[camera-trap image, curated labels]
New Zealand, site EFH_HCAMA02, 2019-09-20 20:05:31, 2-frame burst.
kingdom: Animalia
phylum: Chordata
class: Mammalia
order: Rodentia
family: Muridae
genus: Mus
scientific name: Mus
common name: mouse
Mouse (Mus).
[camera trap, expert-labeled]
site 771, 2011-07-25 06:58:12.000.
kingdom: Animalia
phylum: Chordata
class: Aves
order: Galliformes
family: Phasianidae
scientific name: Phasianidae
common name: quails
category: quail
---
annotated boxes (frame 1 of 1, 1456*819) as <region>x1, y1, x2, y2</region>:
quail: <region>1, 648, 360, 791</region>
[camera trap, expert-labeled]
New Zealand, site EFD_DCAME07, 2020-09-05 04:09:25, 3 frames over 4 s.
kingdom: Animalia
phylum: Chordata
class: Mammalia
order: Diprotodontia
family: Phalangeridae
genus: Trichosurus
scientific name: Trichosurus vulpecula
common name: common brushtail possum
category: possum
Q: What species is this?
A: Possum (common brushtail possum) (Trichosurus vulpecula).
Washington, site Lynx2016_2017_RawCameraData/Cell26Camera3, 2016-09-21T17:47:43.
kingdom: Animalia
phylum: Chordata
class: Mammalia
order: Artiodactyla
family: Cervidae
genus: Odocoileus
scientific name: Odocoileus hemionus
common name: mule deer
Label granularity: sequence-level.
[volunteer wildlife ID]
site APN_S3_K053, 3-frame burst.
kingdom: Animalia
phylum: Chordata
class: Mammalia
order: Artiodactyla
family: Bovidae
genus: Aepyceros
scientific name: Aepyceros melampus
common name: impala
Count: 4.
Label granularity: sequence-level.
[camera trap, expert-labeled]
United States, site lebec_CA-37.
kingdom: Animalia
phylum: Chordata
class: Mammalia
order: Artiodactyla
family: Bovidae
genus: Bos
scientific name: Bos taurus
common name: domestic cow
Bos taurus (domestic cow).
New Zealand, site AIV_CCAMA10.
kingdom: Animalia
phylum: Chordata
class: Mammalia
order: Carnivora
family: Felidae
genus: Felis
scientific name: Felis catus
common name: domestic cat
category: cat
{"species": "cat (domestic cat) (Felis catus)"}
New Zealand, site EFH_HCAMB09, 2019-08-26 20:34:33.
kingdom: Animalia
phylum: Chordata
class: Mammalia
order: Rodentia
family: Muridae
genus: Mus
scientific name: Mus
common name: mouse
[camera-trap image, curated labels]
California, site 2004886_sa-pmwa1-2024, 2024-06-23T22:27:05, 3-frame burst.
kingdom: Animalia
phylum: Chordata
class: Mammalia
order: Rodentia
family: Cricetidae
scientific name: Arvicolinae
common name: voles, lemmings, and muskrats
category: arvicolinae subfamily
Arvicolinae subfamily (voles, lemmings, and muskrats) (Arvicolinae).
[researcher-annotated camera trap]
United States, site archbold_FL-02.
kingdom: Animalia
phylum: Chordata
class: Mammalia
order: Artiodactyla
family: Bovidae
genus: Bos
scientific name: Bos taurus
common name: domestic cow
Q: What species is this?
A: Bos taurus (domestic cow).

+ + + + +

Required work: The first line of the entries above marks where to begin; repeat each line exactly through the one that contains "class: Aves", and include that line.

Result:
[camera-trap image, curated labels]
New Zealand, site EFH_HCAMA02, 2019-09-20 20:05:31, 2-frame burst.
kingdom: Animalia
phylum: Chordata
class: Mammalia
order: Rodentia
family: Muridae
genus: Mus
scientific name: Mus
common name: mouse
Mouse (Mus).
[camera trap, expert-labeled]
site 771, 2011-07-25 06:58:12.000.
kingdom: Animalia
phylum: Chordata
class: Aves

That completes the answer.